══ Ausgangstext
Frage an Brigitte Zypries von Rosemarie K. bezüglich Recht

Sehr geehrte Frau Zypries,

vor kurzem rief mich eine Mitarbeiterin eines Call-Centers an und warb für ein bestimmtes DSL-Paket. Da ich bei dem Unternehmen bereits Kunde war und das Paket für mich preislich lukrativ, vereinbarte ich einen Vertrag, der mir noch zugeschickt werden sollte. Leider, so erfuhr ich zwei Tage später, könne ich das bestellte Paket nicht haben, da dies leitungstechnisch nicht ginge. Sie bot mir ein anderes, teureres DSL-Paket an. Ich bat um Bedenkzeit und fragte nach ihrer Nummer wegen eines Rückrufs. Sie sagte, das ginge nicht, sie wolle mich in ein paar Tagen wieder kontaktieren. Statt eines Anrufs erhielt ich einige Zeit später einen Willkommensbrief als DSL-Kundin und die entsprechenden Geräte sowie die Software. Ich beschwerte mich, dachte, die Sache sei nun erledigt, was sie aber nicht war. Anhand meines "Kontos" sei klar, hieß es nach einem weiteren Telefonat, ich habe das DSL-Paket bestellt. Ich könne nur noch kündigen. Ich kündigte, was ich widersinnig fand, da ich ja nichts bestellte hatte. Es blieb mir aber erstmal nichts anderes übrig. Dann erhielt ich die Rechnung für einen Monat. Die allerdings war nach einem Gespräch mit einer Beraterin bei der ÖRA (Öffentlichen Rechtsauskunft) und einem von ihr an das Unternehmen gerichteten Brief gegenstandslos.
════
══ Extrahierte Angaben
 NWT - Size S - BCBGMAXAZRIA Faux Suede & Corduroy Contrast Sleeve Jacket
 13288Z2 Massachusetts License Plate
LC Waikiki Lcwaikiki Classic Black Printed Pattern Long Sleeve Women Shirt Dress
════
══ Extrahierte Angaben
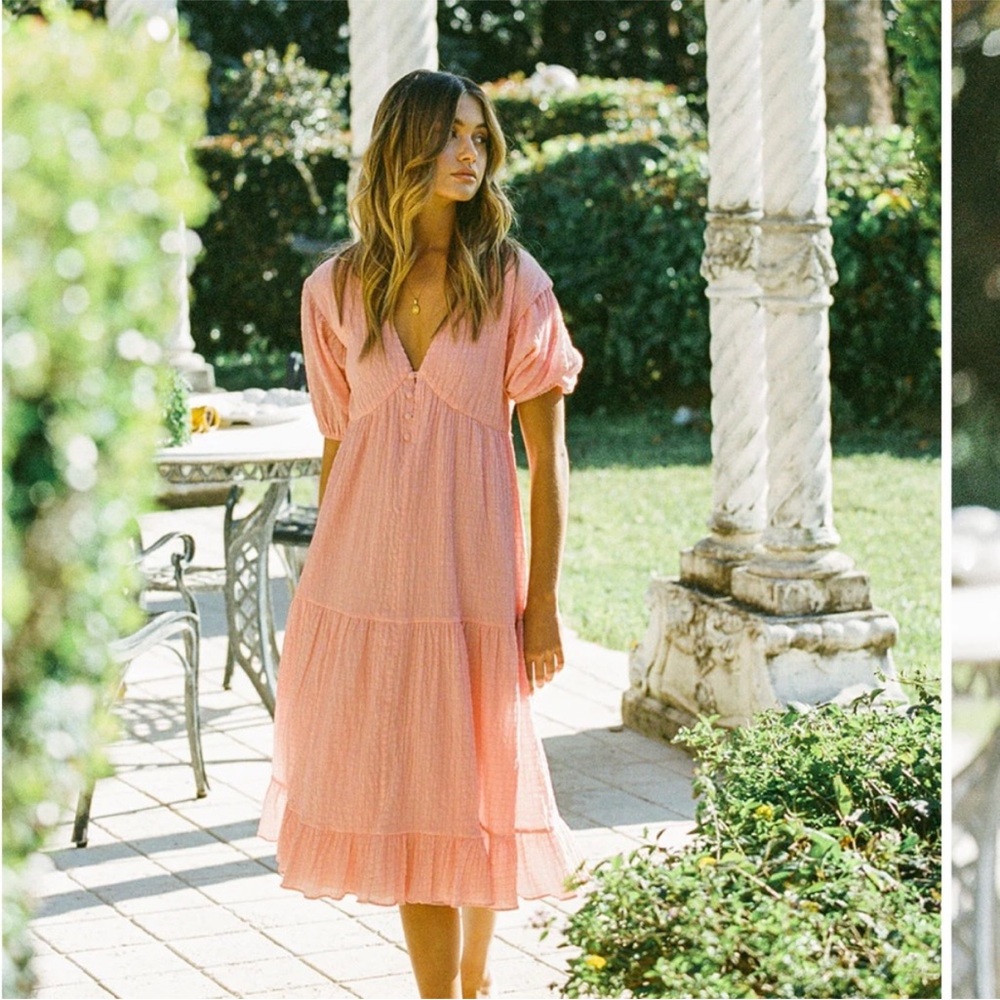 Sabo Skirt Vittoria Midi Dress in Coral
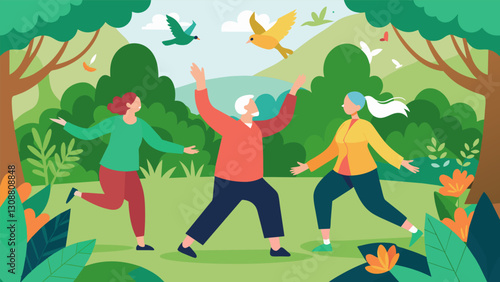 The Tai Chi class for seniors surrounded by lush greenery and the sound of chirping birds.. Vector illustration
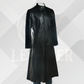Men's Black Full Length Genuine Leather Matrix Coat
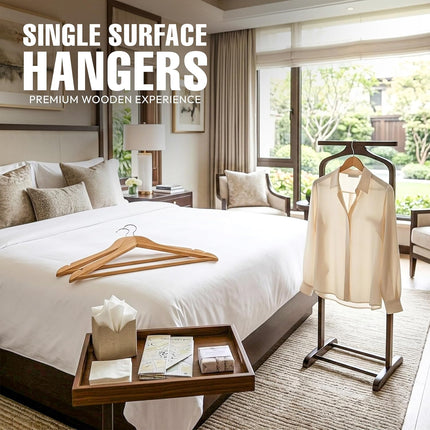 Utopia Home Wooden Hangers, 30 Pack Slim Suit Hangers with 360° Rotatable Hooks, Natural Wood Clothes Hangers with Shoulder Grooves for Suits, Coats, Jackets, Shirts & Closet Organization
════
══ Extrahierte Angaben
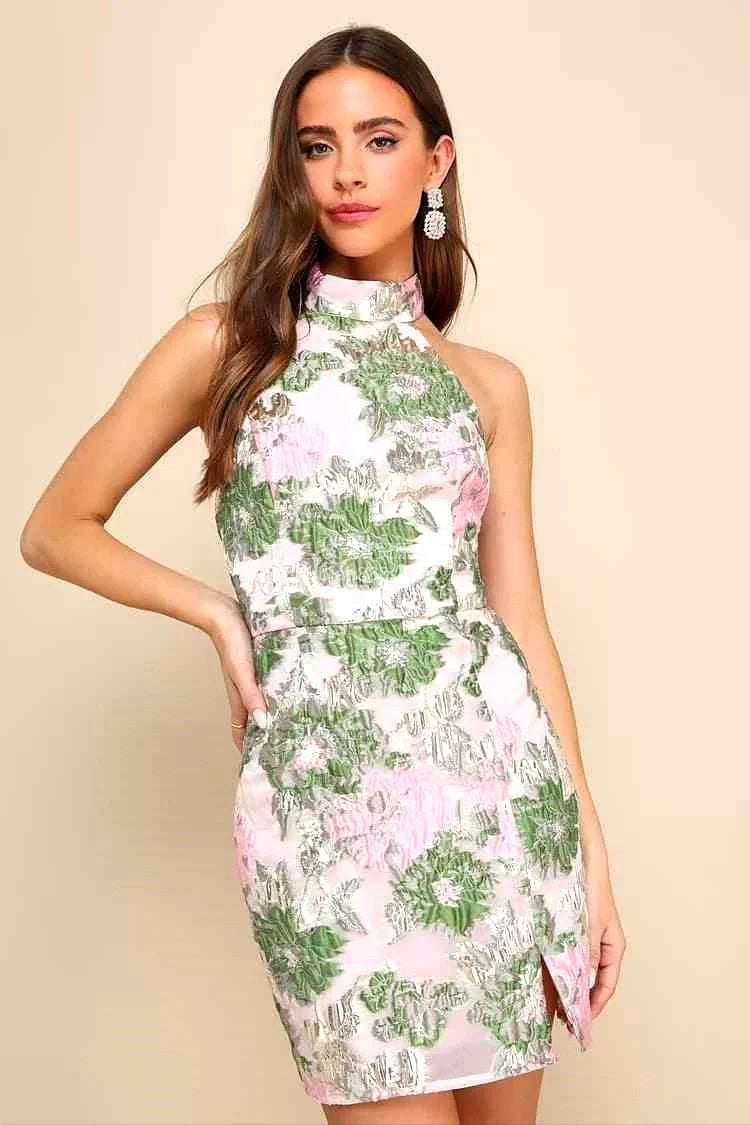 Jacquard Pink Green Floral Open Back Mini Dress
════
Geben Sie den Ausgangstext über den DSL-Vertrag vollständig und ohne jede Abweichung wieder.

Ihre Antwort »
Frage an Brigitte Zypries von Rosemarie K. bezüglich Recht

Sehr geehrte Frau Zypries,

vor kurzem rief mich eine Mitarbeiterin eines Call-Centers an und warb für ein bestimmtes DSL-Paket. Da ich bei dem Unternehmen bereits Kunde war und das Paket für mich preislich lukrativ, vereinbarte ich einen Vertrag, der mir noch zugeschickt werden sollte. Leider, so erfuhr ich zwei Tage später, könne ich das bestellte Paket nicht haben, da dies leitungstechnisch nicht ginge. Sie bot mir ein anderes, teureres DSL-Paket an. Ich bat um Bedenkzeit und fragte nach ihrer Nummer wegen eines Rückrufs. Sie sagte, das ginge nicht, sie wolle mich in ein paar Tagen wieder kontaktieren. Statt eines Anrufs erhielt ich einige Zeit später einen Willkommensbrief als DSL-Kundin und die entsprechenden Geräte sowie die Software. Ich beschwerte mich, dachte, die Sache sei nun erledigt, was sie aber nicht war. Anhand meines "Kontos" sei klar, hieß es nach einem weiteren Telefonat, ich habe das DSL-Paket bestellt. Ich könne nur noch kündigen. Ich kündigte, was ich widersinnig fand, da ich ja nichts bestellte hatte. Es blieb mir aber erstmal nichts anderes übrig. Dann erhielt ich die Rechnung für einen Monat. Die allerdings war nach einem Gespräch mit einer Beraterin bei der ÖRA (Öffentlichen Rechtsauskunft) und einem von ihr an das Unternehmen gerichteten Brief gegenstandslos.